— start of INPUT DATA —

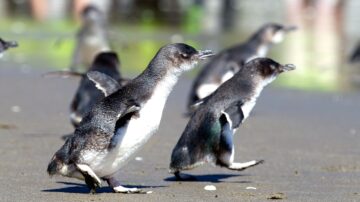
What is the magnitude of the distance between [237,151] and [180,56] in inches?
76.4

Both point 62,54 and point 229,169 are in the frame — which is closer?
point 229,169

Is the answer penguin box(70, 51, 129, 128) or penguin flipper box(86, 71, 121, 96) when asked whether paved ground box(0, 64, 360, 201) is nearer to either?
penguin box(70, 51, 129, 128)

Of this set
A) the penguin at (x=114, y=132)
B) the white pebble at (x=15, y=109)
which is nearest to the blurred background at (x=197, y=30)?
the white pebble at (x=15, y=109)

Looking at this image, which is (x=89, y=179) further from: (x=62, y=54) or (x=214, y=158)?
(x=62, y=54)

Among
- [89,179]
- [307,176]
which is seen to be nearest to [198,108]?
[307,176]

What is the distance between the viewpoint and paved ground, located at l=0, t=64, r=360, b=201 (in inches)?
241

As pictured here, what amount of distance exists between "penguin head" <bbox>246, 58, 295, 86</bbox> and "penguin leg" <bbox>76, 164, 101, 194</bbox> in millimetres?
1797

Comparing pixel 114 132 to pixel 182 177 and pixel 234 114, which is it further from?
pixel 234 114

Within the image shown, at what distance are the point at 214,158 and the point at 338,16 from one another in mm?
21130

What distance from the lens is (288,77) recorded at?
1354 cm

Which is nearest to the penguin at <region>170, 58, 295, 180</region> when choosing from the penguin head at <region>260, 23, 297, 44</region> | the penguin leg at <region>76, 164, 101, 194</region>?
the penguin leg at <region>76, 164, 101, 194</region>

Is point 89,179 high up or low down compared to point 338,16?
down

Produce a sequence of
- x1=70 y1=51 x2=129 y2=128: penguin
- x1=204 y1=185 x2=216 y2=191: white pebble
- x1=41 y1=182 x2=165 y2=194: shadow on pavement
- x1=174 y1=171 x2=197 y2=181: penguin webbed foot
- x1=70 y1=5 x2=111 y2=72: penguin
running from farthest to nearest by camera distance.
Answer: x1=70 y1=5 x2=111 y2=72: penguin → x1=70 y1=51 x2=129 y2=128: penguin → x1=174 y1=171 x2=197 y2=181: penguin webbed foot → x1=204 y1=185 x2=216 y2=191: white pebble → x1=41 y1=182 x2=165 y2=194: shadow on pavement

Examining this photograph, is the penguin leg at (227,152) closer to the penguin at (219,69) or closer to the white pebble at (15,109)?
the penguin at (219,69)
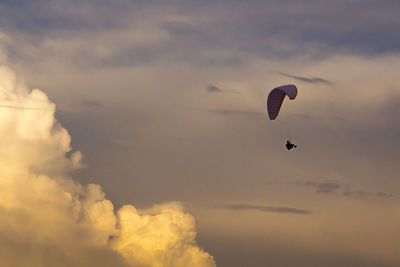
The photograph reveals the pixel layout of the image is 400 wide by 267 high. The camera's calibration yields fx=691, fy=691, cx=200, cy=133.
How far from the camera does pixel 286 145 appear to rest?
152375 mm

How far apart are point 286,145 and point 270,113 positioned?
43.8 feet

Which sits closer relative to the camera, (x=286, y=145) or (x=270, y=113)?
(x=286, y=145)

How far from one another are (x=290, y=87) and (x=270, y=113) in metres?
10.4

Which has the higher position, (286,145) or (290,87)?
(290,87)

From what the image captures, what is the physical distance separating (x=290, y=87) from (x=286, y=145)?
1335cm

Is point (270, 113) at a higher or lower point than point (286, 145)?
higher

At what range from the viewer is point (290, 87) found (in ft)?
509
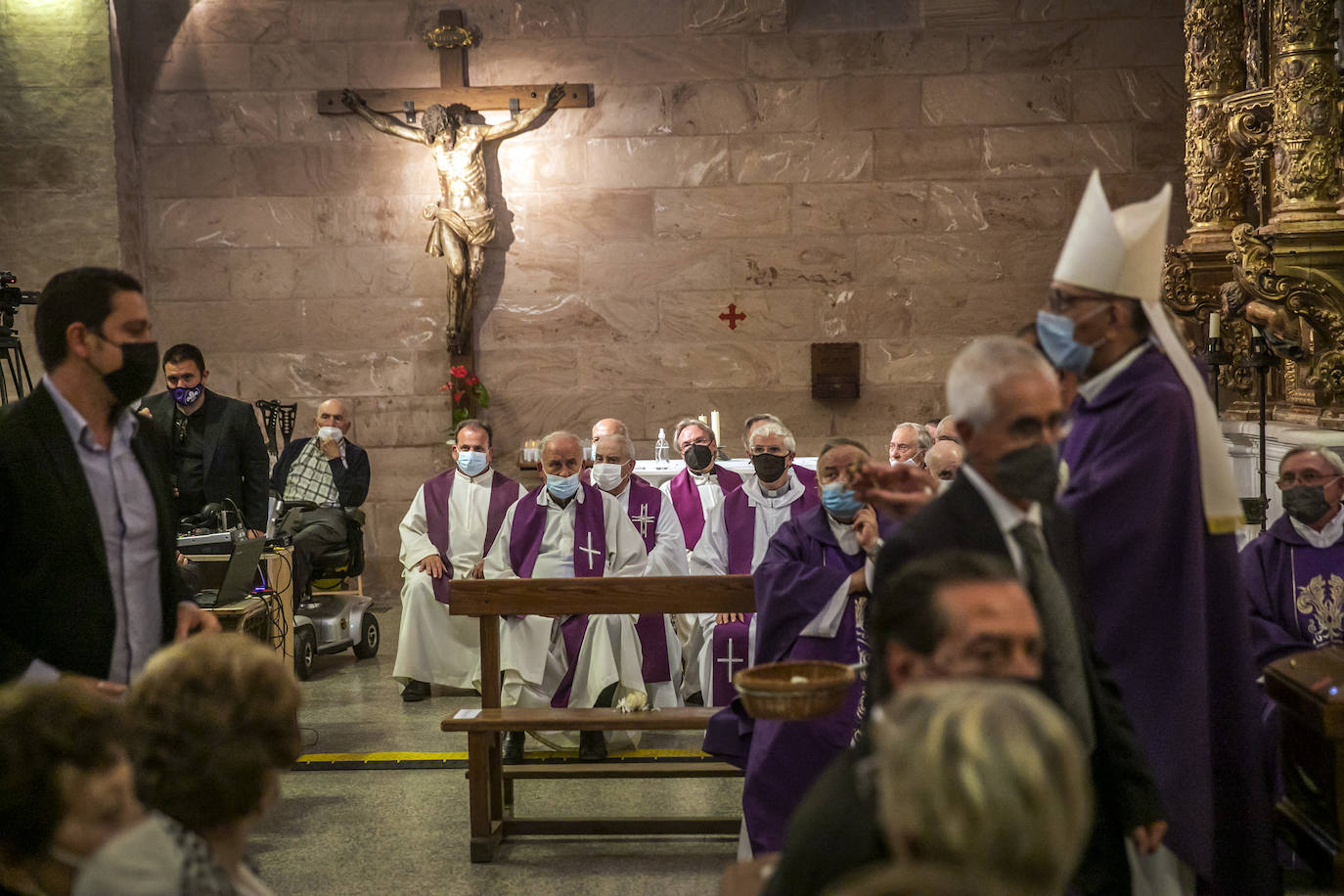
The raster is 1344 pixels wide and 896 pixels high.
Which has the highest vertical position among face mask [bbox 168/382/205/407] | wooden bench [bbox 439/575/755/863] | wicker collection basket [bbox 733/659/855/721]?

— end of INPUT DATA —

Can you reproduce all of the records above word for word, omitting the pictures?

What is the magnitude of the distance between [237,151] and [180,56] in inches?
76.4

Both point 62,54 and point 229,169 are in the frame — which is closer?
point 229,169

Is the answer penguin box(70, 51, 129, 128) or penguin flipper box(86, 71, 121, 96) when asked whether paved ground box(0, 64, 360, 201) is nearer to either?
penguin box(70, 51, 129, 128)

Of this set
A) the penguin at (x=114, y=132)
B) the white pebble at (x=15, y=109)
which is nearest to the blurred background at (x=197, y=30)?
the white pebble at (x=15, y=109)

Looking at this image, which is (x=89, y=179) further from: (x=62, y=54) or (x=214, y=158)?
(x=62, y=54)

Among
- [89,179]
- [307,176]
which is seen to be nearest to [198,108]?
[307,176]

What is the distance between the viewpoint and paved ground, located at l=0, t=64, r=360, b=201 (in inches)?
241

As pictured here, what amount of distance exists between "penguin head" <bbox>246, 58, 295, 86</bbox> and "penguin leg" <bbox>76, 164, 101, 194</bbox> in millimetres?
1797

Comparing pixel 114 132 to pixel 182 177 and pixel 234 114, which is it further from?
pixel 234 114

Within the image shown, at what distance are the point at 214,158 and the point at 338,16 from one another in mm?
21130

What distance from the lens is (288,77) recorded at?
1354 cm

Which is nearest to the penguin at <region>170, 58, 295, 180</region> when choosing from the penguin head at <region>260, 23, 297, 44</region> | the penguin leg at <region>76, 164, 101, 194</region>?
the penguin leg at <region>76, 164, 101, 194</region>

Is point 89,179 high up or low down compared to point 338,16?
down

Produce a sequence of
- x1=70 y1=51 x2=129 y2=128: penguin
- x1=204 y1=185 x2=216 y2=191: white pebble
- x1=41 y1=182 x2=165 y2=194: shadow on pavement
- x1=174 y1=171 x2=197 y2=181: penguin webbed foot
- x1=70 y1=5 x2=111 y2=72: penguin
running from farthest to nearest by camera distance.
Answer: x1=70 y1=5 x2=111 y2=72: penguin → x1=70 y1=51 x2=129 y2=128: penguin → x1=174 y1=171 x2=197 y2=181: penguin webbed foot → x1=204 y1=185 x2=216 y2=191: white pebble → x1=41 y1=182 x2=165 y2=194: shadow on pavement

Examining this photograph, is the penguin leg at (227,152) closer to the penguin at (219,69) or closer to the white pebble at (15,109)?
the penguin at (219,69)
The photograph reveals the pixel layout of the image is 400 wide by 267 high. The camera's calibration yields fx=691, fy=691, cx=200, cy=133.
How far from the camera does pixel 286 145 appear to rest?
152375 mm

How far apart are point 286,145 and point 270,113 positioned?
43.8 feet

Which sits closer relative to the camera, (x=286, y=145) or (x=270, y=113)?
(x=286, y=145)

How far from one another are (x=290, y=87) and (x=270, y=113) in metres?
10.4

Which has the higher position, (286,145) or (290,87)?
(290,87)

From what the image captures, what is the physical distance separating (x=290, y=87) from (x=286, y=145)?
1335cm

Is point (270, 113) at a higher or lower point than point (286, 145)?
higher

At what range from the viewer is point (290, 87) found (in ft)?
509
The raster is 1344 pixels wide and 896 pixels high.
Which has the highest vertical position among face mask [bbox 168/382/205/407] | wooden bench [bbox 439/575/755/863] | wicker collection basket [bbox 733/659/855/721]?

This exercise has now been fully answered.